Answer these questions from the passage on the immune system below.
1. In what year did Metchnikoff and Ehrlich share the Nobel Prize?
2. What are the two forms of immune recognition?
3. What name does the passage give to the specialized "eating cells"?

* _PASSAGE TO READ_
━━━━━━━━━━━━━━━━━━━━
Published online by Cambridge University Press: 14 January 2010
THE IMMUNE SYSTEM
The preceding three chapters have traced the conceptual and scientific history of immunology. There has been limited reference to the broader cultural setting and underlying philosophical orientations in conflict during the discipline's development. In a sense, I have attempted to set the stage for the ensuing discussion, which seeks to explore the interface between the science and its governing philosophy. To do so, the self concept will be carefully delineated, both as theory and as metaphor. So, first, let us briefly review the prevailing theory of immunology a century after the humoral-cellular debate was at its peak. As already summarized, by 1908, when Metchnikoff and Ehrlich shared the Nobel Prize, the basic character of immune reactions were known. There are basically two forms of immune recognition: natural and acquired immunity. Natural immunity is characterized by effector cells and soluble factors that do not require specific or prolonged induction for their functions and more specifically do not require opsonization (coating) of their target. Such coating of the pathogen with antibody and other serum proteins offers “handles ” for attachment and engulfment by specialized “eating cells ” - phagocytes. The encounter with a phagocyte serves as the host's initial cellular defense action. This can result in the destruction of the microorganism by a blood or tissue phagocyte, and if the encounter is with an antigen-presenting cell (APC), a more complex interaction occurs, whereby the antigen (that constituent which elicits an immune response) is “processed,” initiating the immune recognition (i.e., lymphocyte network) process.
━━━━━━━━━━━━━━━━━━━━
* _DATA UNDER STUDY_
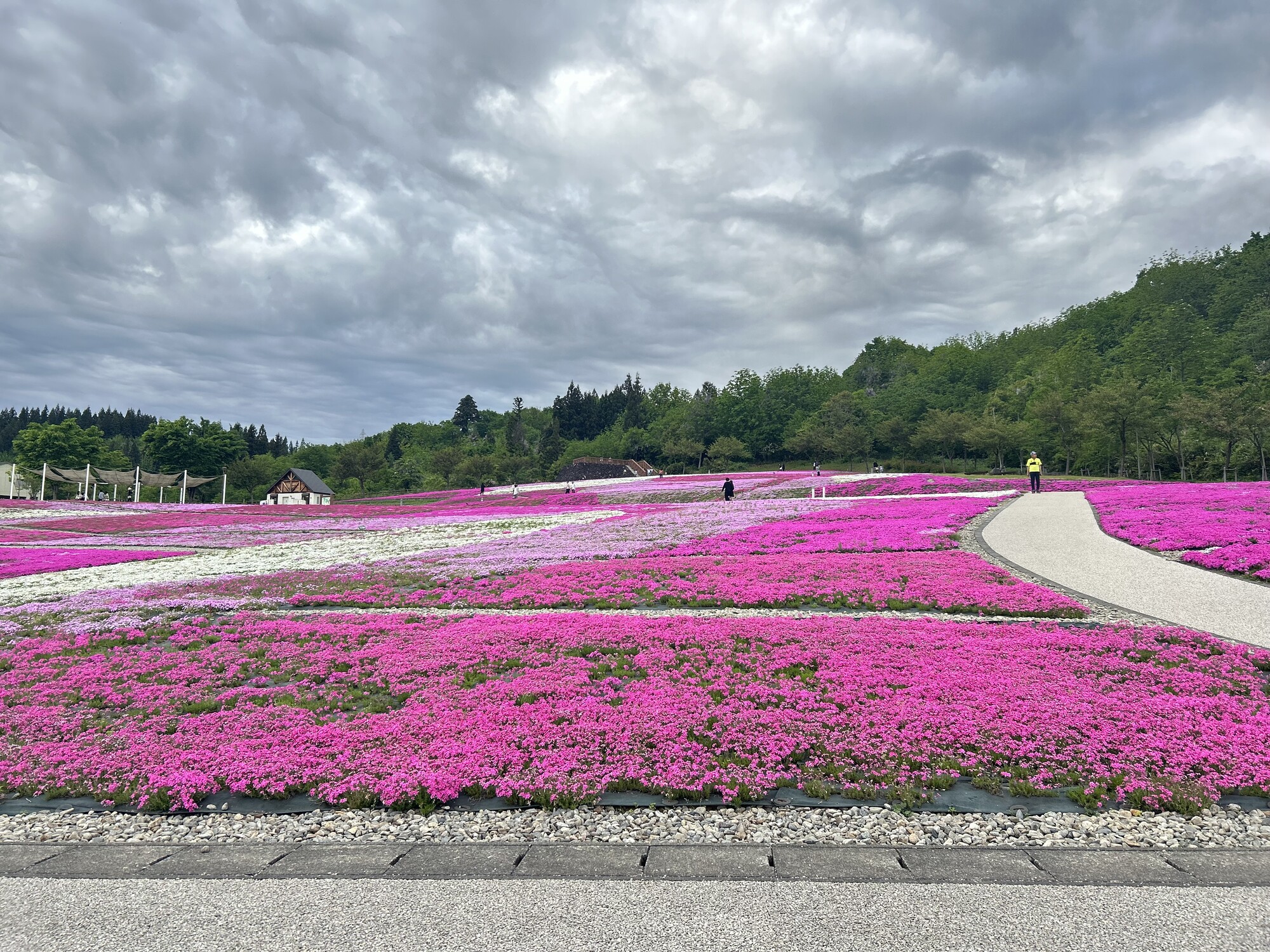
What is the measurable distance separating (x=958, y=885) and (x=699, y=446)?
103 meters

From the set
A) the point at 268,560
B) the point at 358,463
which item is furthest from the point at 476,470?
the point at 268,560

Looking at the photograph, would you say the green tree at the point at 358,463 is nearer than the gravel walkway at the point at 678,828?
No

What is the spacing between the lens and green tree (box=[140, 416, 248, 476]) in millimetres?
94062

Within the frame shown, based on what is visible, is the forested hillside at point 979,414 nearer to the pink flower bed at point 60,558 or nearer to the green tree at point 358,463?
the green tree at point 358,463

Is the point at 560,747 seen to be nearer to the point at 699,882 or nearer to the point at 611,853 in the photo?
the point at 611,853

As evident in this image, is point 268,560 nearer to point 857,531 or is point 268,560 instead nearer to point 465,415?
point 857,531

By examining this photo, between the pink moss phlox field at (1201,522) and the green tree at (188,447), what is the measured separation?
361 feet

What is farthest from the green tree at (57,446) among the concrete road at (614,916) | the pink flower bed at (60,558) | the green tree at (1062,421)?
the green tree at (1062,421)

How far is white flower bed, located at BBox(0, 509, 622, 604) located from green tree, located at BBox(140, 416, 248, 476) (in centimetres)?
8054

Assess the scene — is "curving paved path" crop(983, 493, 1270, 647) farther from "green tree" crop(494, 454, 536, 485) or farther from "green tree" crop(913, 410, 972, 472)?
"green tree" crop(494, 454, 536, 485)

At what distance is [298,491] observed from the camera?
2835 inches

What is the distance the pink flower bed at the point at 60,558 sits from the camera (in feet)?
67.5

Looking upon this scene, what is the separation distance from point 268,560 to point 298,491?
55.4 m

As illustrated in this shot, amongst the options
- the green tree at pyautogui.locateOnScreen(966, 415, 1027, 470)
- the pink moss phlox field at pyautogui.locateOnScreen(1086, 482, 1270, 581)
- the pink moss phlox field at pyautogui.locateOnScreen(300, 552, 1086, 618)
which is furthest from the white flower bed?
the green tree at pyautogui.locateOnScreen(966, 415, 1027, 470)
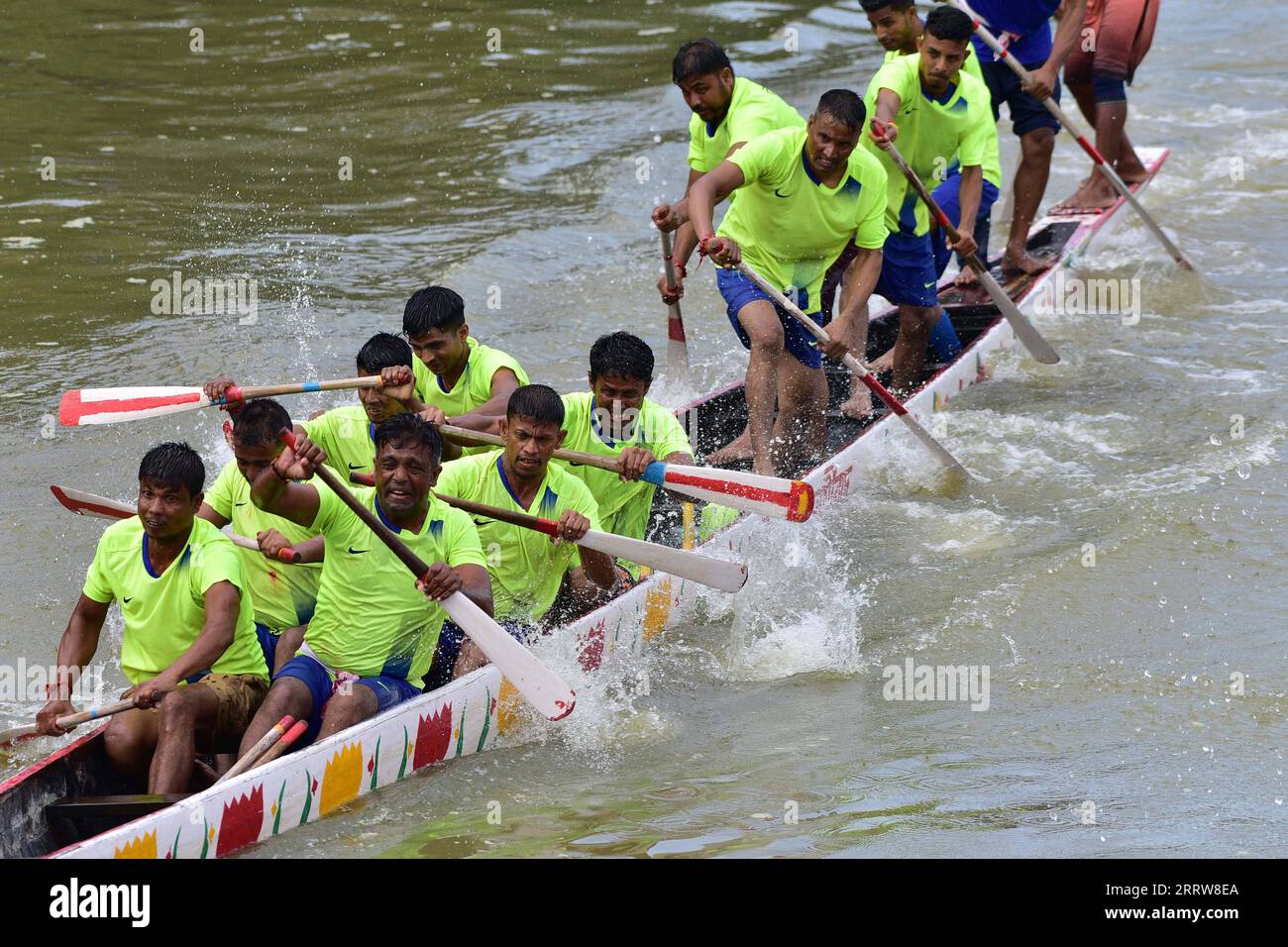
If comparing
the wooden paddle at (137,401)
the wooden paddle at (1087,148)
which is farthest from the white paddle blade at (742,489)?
━━━━━━━━━━━━━━━━━━━━
* _TASK OUTPUT_
1. 1908
2. Natural immunity and acquired immunity
3. Phagocytes